Member of the Minnesota Senate from the 19th district
- In office January 3, 2017 – January 3, 2023
- Preceded by: Kathy Sheran
- Succeeded by: John Jasinski

Personal details
- Born: June 29, 1963 (age 63) Japan
- Party: Democratic (DFL)
- Spouse: Jill ​(m. 1989)​
- Children: 4
- Education: Macalester College (BA) William Mitchell College of Law (JD)

= Nick Frentz =

American politician (born 1963)

Nick A. Frentz (born June 29, 1963) is an American politician and member of the Minnesota Senate. A member of the Minnesota Democratic–Farmer–Labor Party (DFL), he represents District 18 in south-central Minnesota.

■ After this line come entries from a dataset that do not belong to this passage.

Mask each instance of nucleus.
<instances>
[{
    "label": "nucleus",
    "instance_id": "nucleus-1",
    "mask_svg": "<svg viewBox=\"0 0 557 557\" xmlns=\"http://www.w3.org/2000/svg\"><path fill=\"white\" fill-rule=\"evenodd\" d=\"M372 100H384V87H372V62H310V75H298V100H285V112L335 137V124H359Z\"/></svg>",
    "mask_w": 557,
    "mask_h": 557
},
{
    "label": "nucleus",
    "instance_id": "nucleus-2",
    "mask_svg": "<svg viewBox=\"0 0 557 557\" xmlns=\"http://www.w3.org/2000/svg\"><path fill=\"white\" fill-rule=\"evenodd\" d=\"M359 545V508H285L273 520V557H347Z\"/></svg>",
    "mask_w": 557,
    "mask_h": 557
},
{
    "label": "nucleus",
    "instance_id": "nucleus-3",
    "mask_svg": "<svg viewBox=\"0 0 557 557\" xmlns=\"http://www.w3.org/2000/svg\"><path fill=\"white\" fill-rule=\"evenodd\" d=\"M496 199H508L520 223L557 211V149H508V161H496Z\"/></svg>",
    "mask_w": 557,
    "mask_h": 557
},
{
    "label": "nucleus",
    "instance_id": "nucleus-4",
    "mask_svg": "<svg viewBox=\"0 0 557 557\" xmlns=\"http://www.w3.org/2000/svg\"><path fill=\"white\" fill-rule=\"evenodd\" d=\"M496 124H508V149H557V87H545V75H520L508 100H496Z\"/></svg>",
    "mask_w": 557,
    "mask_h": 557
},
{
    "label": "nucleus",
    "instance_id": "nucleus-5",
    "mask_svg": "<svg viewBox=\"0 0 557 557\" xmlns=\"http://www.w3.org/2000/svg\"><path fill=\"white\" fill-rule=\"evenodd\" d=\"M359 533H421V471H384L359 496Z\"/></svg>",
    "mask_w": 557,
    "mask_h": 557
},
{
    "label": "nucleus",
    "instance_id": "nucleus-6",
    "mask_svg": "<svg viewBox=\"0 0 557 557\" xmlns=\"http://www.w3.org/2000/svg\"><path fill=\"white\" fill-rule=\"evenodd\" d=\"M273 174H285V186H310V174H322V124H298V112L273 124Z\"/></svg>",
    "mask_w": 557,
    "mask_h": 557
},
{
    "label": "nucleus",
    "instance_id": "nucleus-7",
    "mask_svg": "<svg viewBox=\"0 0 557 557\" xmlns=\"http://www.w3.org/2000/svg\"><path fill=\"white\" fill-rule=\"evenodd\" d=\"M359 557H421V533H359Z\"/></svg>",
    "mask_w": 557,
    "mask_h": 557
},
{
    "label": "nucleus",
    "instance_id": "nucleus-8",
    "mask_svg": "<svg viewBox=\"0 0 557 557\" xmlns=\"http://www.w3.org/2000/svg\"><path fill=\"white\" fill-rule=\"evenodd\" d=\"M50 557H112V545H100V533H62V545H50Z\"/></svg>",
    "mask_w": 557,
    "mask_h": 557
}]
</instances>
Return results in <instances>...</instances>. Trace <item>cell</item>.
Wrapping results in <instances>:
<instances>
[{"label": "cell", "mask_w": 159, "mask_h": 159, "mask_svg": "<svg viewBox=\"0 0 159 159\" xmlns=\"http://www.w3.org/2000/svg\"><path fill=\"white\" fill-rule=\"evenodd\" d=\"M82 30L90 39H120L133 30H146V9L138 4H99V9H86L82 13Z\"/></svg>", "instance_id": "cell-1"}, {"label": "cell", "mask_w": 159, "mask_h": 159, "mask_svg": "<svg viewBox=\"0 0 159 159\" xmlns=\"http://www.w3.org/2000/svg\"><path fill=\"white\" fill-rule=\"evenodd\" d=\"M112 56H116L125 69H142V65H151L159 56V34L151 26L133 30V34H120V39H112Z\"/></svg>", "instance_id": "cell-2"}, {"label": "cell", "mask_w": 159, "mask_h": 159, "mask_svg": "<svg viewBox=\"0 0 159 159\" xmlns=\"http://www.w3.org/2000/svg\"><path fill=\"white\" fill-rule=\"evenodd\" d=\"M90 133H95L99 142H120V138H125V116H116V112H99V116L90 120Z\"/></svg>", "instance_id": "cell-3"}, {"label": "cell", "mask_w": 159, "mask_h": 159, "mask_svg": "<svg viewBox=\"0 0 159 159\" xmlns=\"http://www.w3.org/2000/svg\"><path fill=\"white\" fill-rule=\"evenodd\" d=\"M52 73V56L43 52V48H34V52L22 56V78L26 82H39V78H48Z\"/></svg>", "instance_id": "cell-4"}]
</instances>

==Early life, education, and career==
Frentz was born on June 29, 1963, and grew up in Davis, California, where he graduated from high school. He is the son of a Mankato native.

Frentz attended Macalester College, graduating in 1984, and William Mitchell College of Law, graduating in 1987.

Frentz is a partner of Maschka, Riedy, Ries, and Frentz. Previously, he was a partner of Frentz and Frentz Law Offices, founded by his uncle and father, in Mankato. He is also a minority owner of Tandem Bagels, a local bakery and coffeehouse.

==Minnesota Senate==
Frentz was elected to the Minnesota Senate in 2016. He served as assistant minority leader in 2021-22. In 2023, he became assistant majority leader and chair of the Energy, Utilities, Environment and Climate Committee.

==Personal life==
Frentz and his wife, Jill, married in 1989. They have four children and reside in North Mankato. He is Lutheran.